X_train, X_test, y_train, y_test = train_test_split(X_encoded, y, test_size=0.2,stratify=y, random_state=42)

In [None]:
sum(y_train)/len(y_train)

In [None]:
sum(y_test)/len(y_test)

In [None]:
# eval_metric="aucpr" because it is useful for imbalanced datasets.
clf_xgb = xgb.XGBClassifier(objective="binary:logistic",
                            random_state=42,
                            early_stopping_rounds=10,
                            eval_metric="aucpr"
                            )
clf_xgb.fit(X_train,y_train,verbose=True,eval_set=[(X_test, y_test)])

In [None]:
print(confusion_matrix(y_test, clf_xgb.predict(X_test)))

In [None]:
print(classification_report(y_test, clf_xgb.predict(X_test)))

In [None]:
train_data = lgb.Dataset(X_train, label=y_train)
valid_data = lgb.Dataset(X_valid, label=y_valid)

In [None]:
parameters = {'objective': 'binary',
              'metric': 'auc',
              'is_unbalance': 'true',
              'boosting': 'gbdt',
              'num_leaves': 63,
              'feature_fraction': 0.5,
              'bagging_fraction': 0.5,
              'bagging_freq': 20,
              'learning_rate': 0.01,
              'verbose': -1
             }

In [None]:
model_lgbm = lgb.train(parameters,
                            train_data,
                            valid_sets=valid_data,
                            num_boost_round=5000
                       )

In [None]:
y_train_pred = model_lgbm.predict(X_train)
y_valid_pred = model_lgbm.predict(X_valid)

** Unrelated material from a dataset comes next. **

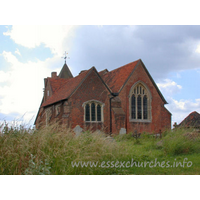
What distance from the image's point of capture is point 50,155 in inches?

print("AUC Train: {:.4f}\nAUC Valid: {:.4f}".format(roc_auc_score(y_train, y_train_pred),
                                                    roc_auc_score(y_valid, y_valid_pred)))

In [None]:
cat_features = list(range(0, X.shape[1]))
print(cat_features)

In [None]:
clf = CatBoostClassifier(
    iterations=50,
    random_seed=42,
    learning_rate=0.5,
    custom_loss=['AUC', 'Accuracy']
)

clf.fit(
    X_train, y_train,
    cat_features=cat_features,
    eval_set=(X_val, y_val),
    verbose=False,
    plot=True
)

In [None]:
print(clf.predict(data=X_val))

## Summary
Learned how to use the XGBoost classifier for predicting customer churn, especially how to handle imbalanced data by focusing on the customers who are more likely to leave using AUC-ROC Curve. I got a better understanding of setting up XGBoost for binary classifier.